TEXTE SOURCE.
Yilmaz, un ancien soldat de l'armée des Pays-Bas est parti combattre avec les djihadistes en Syrie il y a deux ans. Dans un reportage télévisé diffusé le 26 janvier, il a confié être venu pour "défendre le peuple syrien".
Sur le champ de bataille syrien, Yilmaz est un djihadiste un peu particulier qui porte un signe particulier. Ce Néerlandais d’origine turque se bat en effet depuis 2012 contre les forces du régime de Bachar al-Assad, vêtu de son ancien uniforme de l'armée royale des Pays-Bas.
Il y a huit mois, c’est précisément ce détail qui a attiré l’attention de Roozbeh Kaboly, un journaliste néerlandais du magazine “Nieuwsuur,” diffusé le 26 janvier sur NOS/NTR, la télévision nationale de son pays. Ce dernier était alors à la recherche de compatriotes partis faire le djihad en Syrie, sachant que selon les services de renseignements néerlandais, ils seraient au nombre de 120.
C’est en surfant sur le réseau social Instagram qu’il repère Yilmaz, qui mettait en scène sa vie de djihadiste et parvient à entrer en contact avec lui. Depuis la fermeture de son compte Instagram, l’ancien militaire s’affiche désormais sur Tumblr, où il publie en vrac des photos de combats, d’armes et d’enfants syriens, ainsi que de la propagande djihadiste, et notamment des discours haineux à l’égard des chiites.
"Défendre le peuple syrien"
Après avoir dissipé l’appréhension et la méfiance de l’islamiste au crâne rasé et à la barbe touffue, en discutant avec lui quasi-quotidiennement, le journaliste a réussi à convaincre l’ancien soldat professionnel de témoigner sur son engagement et ses motivations.
Soucieux "de corriger l’image [véhiculée par les médias, NDLR] des djihadistes qui ne sont pas tous dangereux et alliés à Al-Qaïda", Yilmaz accepte d’être interviewé et filmé par un intermédiaire syrien mandaté par la chaîne NOS/NTR. Même si à aucun moment il n’est précisé dans quel groupe se bat le jeune Néerlandais, le reportage est riche en enseignements. Et ce, précisément à l’heure où les Européens s’inquiètent et s’interrogent sur le cas de ces centaines de djihadistes nés sur leur sol et qui se battent en Syrie.
"Même si je sais que ça peut être difficile à entendre, la plupart des frères qui sont venus jusqu’ici, dont moi-même, nous sommes venus pour mourir", explique dans le reportage Yilmaz, qui est notamment filmé pendant qu’il forme, fort de ses compétences militaires, des combattants au tir. "Je suis venu en Syrie uniquement pour la Syrie, je ne suis pas venu pour apprendre à fabriquer des bombes ou ce genre de chose pour ensuite rentrer", balayant ainsi d’un revers de la main les craintes des Occidentaux de voir ces djihadistes aguerris rentrer dans leurs pays d’origine et passer à l’action. "Si les forces néerlandaises avaient envoyé une unité ou des combattants pour aider le peuple syrien, j'aurais été le premier à signer, mais personne ne fait rien", développe-t-il.

DONNÉES AFFICHÉES.
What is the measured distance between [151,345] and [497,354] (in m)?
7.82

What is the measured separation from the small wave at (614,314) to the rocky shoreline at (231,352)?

CONSIGNE. Mettez à jour le passage de l'article sur le djihadiste néerlandais allant de "Il y a huit" à "l’égard des chiites." en y remplaçant "Instagram" par "Facebook", puis redonnez ce passage.

RÉPONSE FINALE.
Il y a huit mois, c’est précisément ce détail qui a attiré l’attention de Roozbeh Kaboly, un journaliste néerlandais du magazine “Nieuwsuur,” diffusé le 26 janvier sur NOS/NTR, la télévision nationale de son pays. Ce dernier était alors à la recherche de compatriotes partis faire le djihad en Syrie, sachant que selon les services de renseignements néerlandais, ils seraient au nombre de 120.
C’est en surfant sur le réseau social Facebook qu’il repère Yilmaz, qui mettait en scène sa vie de djihadiste et parvient à entrer en contact avec lui. Depuis la fermeture de son compte Facebook, l’ancien militaire s’affiche désormais sur Tumblr, où il publie en vrac des photos de combats, d’armes et d’enfants syriens, ainsi que de la propagande djihadiste, et notamment des discours haineux à l’égard des chiites.